**Work to be completed**
Copy each line below exactly.

**Stored items**
------------------------------------
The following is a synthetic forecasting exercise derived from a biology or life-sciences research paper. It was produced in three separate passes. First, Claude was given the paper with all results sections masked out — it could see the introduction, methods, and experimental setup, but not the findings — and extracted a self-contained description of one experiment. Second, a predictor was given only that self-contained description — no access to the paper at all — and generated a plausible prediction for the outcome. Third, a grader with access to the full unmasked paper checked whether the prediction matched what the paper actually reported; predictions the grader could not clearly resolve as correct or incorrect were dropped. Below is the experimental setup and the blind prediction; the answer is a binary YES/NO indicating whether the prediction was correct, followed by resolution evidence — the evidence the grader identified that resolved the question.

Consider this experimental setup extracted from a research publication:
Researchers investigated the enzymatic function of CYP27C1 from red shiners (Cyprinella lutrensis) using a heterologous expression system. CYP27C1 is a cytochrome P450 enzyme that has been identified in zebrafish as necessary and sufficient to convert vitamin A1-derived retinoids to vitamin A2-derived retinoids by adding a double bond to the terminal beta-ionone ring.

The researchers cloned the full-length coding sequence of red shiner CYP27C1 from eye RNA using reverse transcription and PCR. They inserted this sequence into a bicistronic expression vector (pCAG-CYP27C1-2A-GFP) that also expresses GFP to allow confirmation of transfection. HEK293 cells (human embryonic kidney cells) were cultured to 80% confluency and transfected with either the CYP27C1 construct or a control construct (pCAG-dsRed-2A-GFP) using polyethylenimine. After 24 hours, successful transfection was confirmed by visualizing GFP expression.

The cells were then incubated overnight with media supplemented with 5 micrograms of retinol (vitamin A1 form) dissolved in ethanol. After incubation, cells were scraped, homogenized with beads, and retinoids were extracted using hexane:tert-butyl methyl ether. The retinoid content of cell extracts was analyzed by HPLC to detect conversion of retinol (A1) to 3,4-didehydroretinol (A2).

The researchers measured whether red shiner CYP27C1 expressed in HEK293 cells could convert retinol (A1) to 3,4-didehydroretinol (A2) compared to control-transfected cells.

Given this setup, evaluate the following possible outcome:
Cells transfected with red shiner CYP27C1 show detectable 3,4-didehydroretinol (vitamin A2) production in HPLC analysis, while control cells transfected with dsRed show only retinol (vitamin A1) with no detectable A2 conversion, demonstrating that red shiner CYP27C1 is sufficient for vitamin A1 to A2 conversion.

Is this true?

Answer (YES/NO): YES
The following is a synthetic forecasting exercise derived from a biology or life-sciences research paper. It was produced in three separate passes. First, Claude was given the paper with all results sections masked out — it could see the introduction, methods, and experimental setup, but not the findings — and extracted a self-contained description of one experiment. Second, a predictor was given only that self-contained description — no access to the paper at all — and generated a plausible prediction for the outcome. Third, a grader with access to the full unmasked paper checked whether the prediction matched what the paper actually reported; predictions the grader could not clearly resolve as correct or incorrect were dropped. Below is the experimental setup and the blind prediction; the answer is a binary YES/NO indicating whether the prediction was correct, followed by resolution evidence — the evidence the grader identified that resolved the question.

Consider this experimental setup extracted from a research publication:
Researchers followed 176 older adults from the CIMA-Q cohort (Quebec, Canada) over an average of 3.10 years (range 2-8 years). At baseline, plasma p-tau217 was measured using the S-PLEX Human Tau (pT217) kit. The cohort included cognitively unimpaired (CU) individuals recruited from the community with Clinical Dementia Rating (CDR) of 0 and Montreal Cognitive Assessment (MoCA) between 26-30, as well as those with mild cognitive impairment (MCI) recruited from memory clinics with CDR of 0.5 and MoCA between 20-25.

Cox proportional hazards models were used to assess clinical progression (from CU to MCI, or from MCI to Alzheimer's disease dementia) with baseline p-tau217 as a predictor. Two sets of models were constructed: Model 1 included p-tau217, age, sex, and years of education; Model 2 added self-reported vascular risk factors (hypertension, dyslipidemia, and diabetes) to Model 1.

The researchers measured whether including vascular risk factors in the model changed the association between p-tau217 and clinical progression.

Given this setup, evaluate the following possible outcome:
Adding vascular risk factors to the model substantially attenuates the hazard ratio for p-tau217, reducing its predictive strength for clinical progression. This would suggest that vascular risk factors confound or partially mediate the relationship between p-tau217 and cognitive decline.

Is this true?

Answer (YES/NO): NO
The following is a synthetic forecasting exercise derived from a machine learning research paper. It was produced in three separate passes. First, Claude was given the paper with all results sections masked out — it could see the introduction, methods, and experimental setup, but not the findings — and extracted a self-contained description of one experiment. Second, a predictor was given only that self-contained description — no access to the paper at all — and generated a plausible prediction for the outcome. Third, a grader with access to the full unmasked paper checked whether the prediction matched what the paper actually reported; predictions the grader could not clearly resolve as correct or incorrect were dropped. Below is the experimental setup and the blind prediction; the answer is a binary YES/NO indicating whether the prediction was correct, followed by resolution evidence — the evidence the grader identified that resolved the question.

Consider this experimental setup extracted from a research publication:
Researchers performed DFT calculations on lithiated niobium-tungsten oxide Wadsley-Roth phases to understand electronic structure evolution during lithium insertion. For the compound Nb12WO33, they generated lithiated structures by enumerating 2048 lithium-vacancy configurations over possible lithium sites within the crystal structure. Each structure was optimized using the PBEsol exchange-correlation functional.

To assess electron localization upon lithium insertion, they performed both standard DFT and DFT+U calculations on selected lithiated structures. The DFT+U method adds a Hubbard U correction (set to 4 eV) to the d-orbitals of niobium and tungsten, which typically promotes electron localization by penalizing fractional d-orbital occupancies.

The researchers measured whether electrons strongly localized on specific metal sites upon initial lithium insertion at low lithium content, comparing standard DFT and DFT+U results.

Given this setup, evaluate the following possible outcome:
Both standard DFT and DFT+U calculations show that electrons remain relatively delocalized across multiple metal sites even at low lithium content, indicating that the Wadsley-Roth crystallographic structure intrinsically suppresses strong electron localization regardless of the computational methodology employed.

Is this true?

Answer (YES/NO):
------------------------------------
**Answer to the exercise**
The following is a synthetic forecasting exercise derived from a biology or life-sciences research paper. It was produced in three separate passes. First, Claude was given the paper with all results sections masked out — it could see the introduction, methods, and experimental setup, but not the findings — and extracted a self-contained description of one experiment. Second, a predictor was given only that self-contained description — no access to the paper at all — and generated a plausible prediction for the outcome. Third, a grader with access to the full unmasked paper checked whether the prediction matched what the paper actually reported; predictions the grader could not clearly resolve as correct or incorrect were dropped. Below is the experimental setup and the blind prediction; the answer is a binary YES/NO indicating whether the prediction was correct, followed by resolution evidence — the evidence the grader identified that resolved the question.

Consider this experimental setup extracted from a research publication:
Researchers investigated the enzymatic function of CYP27C1 from red shiners (Cyprinella lutrensis) using a heterologous expression system. CYP27C1 is a cytochrome P450 enzyme that has been identified in zebrafish as necessary and sufficient to convert vitamin A1-derived retinoids to vitamin A2-derived retinoids by adding a double bond to the terminal beta-ionone ring.

The researchers cloned the full-length coding sequence of red shiner CYP27C1 from eye RNA using reverse transcription and PCR. They inserted this sequence into a bicistronic expression vector (pCAG-CYP27C1-2A-GFP) that also expresses GFP to allow confirmation of transfection. HEK293 cells (human embryonic kidney cells) were cultured to 80% confluency and transfected with either the CYP27C1 construct or a control construct (pCAG-dsRed-2A-GFP) using polyethylenimine. After 24 hours, successful transfection was confirmed by visualizing GFP expression.

The cells were then incubated overnight with media supplemented with 5 micrograms of retinol (vitamin A1 form) dissolved in ethanol. After incubation, cells were scraped, homogenized with beads, and retinoids were extracted using hexane:tert-butyl methyl ether. The retinoid content of cell extracts was analyzed by HPLC to detect conversion of retinol (A1) to 3,4-didehydroretinol (A2).

The researchers measured whether red shiner CYP27C1 expressed in HEK293 cells could convert retinol (A1) to 3,4-didehydroretinol (A2) compared to control-transfected cells.

Given this setup, evaluate the following possible outcome:
Cells transfected with red shiner CYP27C1 show detectable 3,4-didehydroretinol (vitamin A2) production in HPLC analysis, while control cells transfected with dsRed show only retinol (vitamin A1) with no detectable A2 conversion, demonstrating that red shiner CYP27C1 is sufficient for vitamin A1 to A2 conversion.

Is this true?

Answer (YES/NO): YES
The following is a synthetic forecasting exercise derived from a biology or life-sciences research paper. It was produced in three separate passes. First, Claude was given the paper with all results sections masked out — it could see the introduction, methods, and experimental setup, but not the findings — and extracted a self-contained description of one experiment. Second, a predictor was given only that self-contained description — no access to the paper at all — and generated a plausible prediction for the outcome. Third, a grader with access to the full unmasked paper checked whether the prediction matched what the paper actually reported; predictions the grader could not clearly resolve as correct or incorrect were dropped. Below is the experimental setup and the blind prediction; the answer is a binary YES/NO indicating whether the prediction was correct, followed by resolution evidence — the evidence the grader identified that resolved the question.

Consider this experimental setup extracted from a research publication:
Researchers followed 176 older adults from the CIMA-Q cohort (Quebec, Canada) over an average of 3.10 years (range 2-8 years). At baseline, plasma p-tau217 was measured using the S-PLEX Human Tau (pT217) kit. The cohort included cognitively unimpaired (CU) individuals recruited from the community with Clinical Dementia Rating (CDR) of 0 and Montreal Cognitive Assessment (MoCA) between 26-30, as well as those with mild cognitive impairment (MCI) recruited from memory clinics with CDR of 0.5 and MoCA between 20-25.

Cox proportional hazards models were used to assess clinical progression (from CU to MCI, or from MCI to Alzheimer's disease dementia) with baseline p-tau217 as a predictor. Two sets of models were constructed: Model 1 included p-tau217, age, sex, and years of education; Model 2 added self-reported vascular risk factors (hypertension, dyslipidemia, and diabetes) to Model 1.

The researchers measured whether including vascular risk factors in the model changed the association between p-tau217 and clinical progression.

Given this setup, evaluate the following possible outcome:
Adding vascular risk factors to the model substantially attenuates the hazard ratio for p-tau217, reducing its predictive strength for clinical progression. This would suggest that vascular risk factors confound or partially mediate the relationship between p-tau217 and cognitive decline.

Is this true?

Answer (YES/NO): NO
The following is a synthetic forecasting exercise derived from a machine learning research paper. It was produced in three separate passes. First, Claude was given the paper with all results sections masked out — it could see the introduction, methods, and experimental setup, but not the findings — and extracted a self-contained description of one experiment. Second, a predictor was given only that self-contained description — no access to the paper at all — and generated a plausible prediction for the outcome. Third, a grader with access to the full unmasked paper checked whether the prediction matched what the paper actually reported; predictions the grader could not clearly resolve as correct or incorrect were dropped. Below is the experimental setup and the blind prediction; the answer is a binary YES/NO indicating whether the prediction was correct, followed by resolution evidence — the evidence the grader identified that resolved the question.

Consider this experimental setup extracted from a research publication:
Researchers performed DFT calculations on lithiated niobium-tungsten oxide Wadsley-Roth phases to understand electronic structure evolution during lithium insertion. For the compound Nb12WO33, they generated lithiated structures by enumerating 2048 lithium-vacancy configurations over possible lithium sites within the crystal structure. Each structure was optimized using the PBEsol exchange-correlation functional.

To assess electron localization upon lithium insertion, they performed both standard DFT and DFT+U calculations on selected lithiated structures. The DFT+U method adds a Hubbard U correction (set to 4 eV) to the d-orbitals of niobium and tungsten, which typically promotes electron localization by penalizing fractional d-orbital occupancies.

The researchers measured whether electrons strongly localized on specific metal sites upon initial lithium insertion at low lithium content, comparing standard DFT and DFT+U results.

Given this setup, evaluate the following possible outcome:
Both standard DFT and DFT+U calculations show that electrons remain relatively delocalized across multiple metal sites even at low lithium content, indicating that the Wadsley-Roth crystallographic structure intrinsically suppresses strong electron localization regardless of the computational methodology employed.

Is this true?

Answer (YES/NO):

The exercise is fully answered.